Fair Labor Standards Act (FLSA)
Employers with workers paid at or near the FLSA-imposed minimum wage should consider the law’s possible impact on payroll-deducted benefit plan designs. FLSA generally blocks an employer from requiring deductions from an employee’s wages if the deduction would reduce a worker’s hourly wage to less than the required legal minimum.
Certain deductions reducing the employee’s wages below minimum are allowed. For example, tax deductions and employee benefits costs - when voluntarily approved - may reduce an employee’s pay below the minimum wage. So, if the employee signs an employment agreement acknowledging that he must be a part of the company’s group health plan and will be responsible for paying his or her portion of the premiums through payroll deduction, then the individual has (at least arguably), contractually consented to wage withholding in a manner that may satisfy FLSA standards.
Also, remember that if an employer pays 100 percent of the employee’s health insurance contribution (thereby providing free coverage), FLSA concerns about authorized wage withholding disappear because the employer is not forcing the individual to use wages to pay for the health coverage.
Employers may need to consider the implications of mandating coverage if participants articulate specific moral objections to receiving such coverage. There are a number of court cases that examine employer obligations to honor reasonable objections to employment policies based on religious grounds. In such situations, the employer should document the objection, and weigh the consequences of enforcing the coverage mandate versus the possibility of defending a religious discrimination claim. (Obtaining legal counsel is advisable.)
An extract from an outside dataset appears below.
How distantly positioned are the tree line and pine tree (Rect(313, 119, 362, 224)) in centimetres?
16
Note that ACA’s individual mandate includes an exception shielding the taxpayer from penalty assessment when the person validly asserts a religious objection to holding the coverage.
An employer’s mandatory health insurance participation requirement may inadvertently trigger ERISA’s reporting and disclosure duties. The change to compulsory coverage requires an employer to issue a Summary of Material Modification (“SMM”) on an accelerated basis; an employer would have 60 days from the date the plan change was adopted to distribute an SMM explaining the change. Moreover, the employer will eventually have to add the change to the plan’s Summary Plan Description (SPD).
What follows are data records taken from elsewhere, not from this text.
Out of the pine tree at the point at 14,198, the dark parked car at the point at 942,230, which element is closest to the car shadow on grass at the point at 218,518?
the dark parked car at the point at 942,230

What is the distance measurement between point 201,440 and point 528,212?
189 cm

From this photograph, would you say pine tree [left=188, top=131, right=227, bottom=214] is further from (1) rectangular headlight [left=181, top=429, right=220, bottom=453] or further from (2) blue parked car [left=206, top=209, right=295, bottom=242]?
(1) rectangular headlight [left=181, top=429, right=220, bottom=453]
Of course, under circumstances where the employer is seeking to mandate coverage, notifying the workforce in advance, offering plenty of lead time, and communicating accurate information about the plan changes can only help the employer. Many organizations opt for a simple memorandum outlining the changes and highlighting the timing involved with transitioning the plan to a mandatory coverage rule, and adding specific consensual wording to the enrollment form above the employee’s signature block.
Mandatory health plan participation demonstrates how a variety of different applicable laws must be taken into account when considering plan design changes. And even beyond compliance with a hodge-podge of such laws, plan sponsors will also want to consider other factors, including labor relations and employee morale issues that may stem from any significant plan redesign.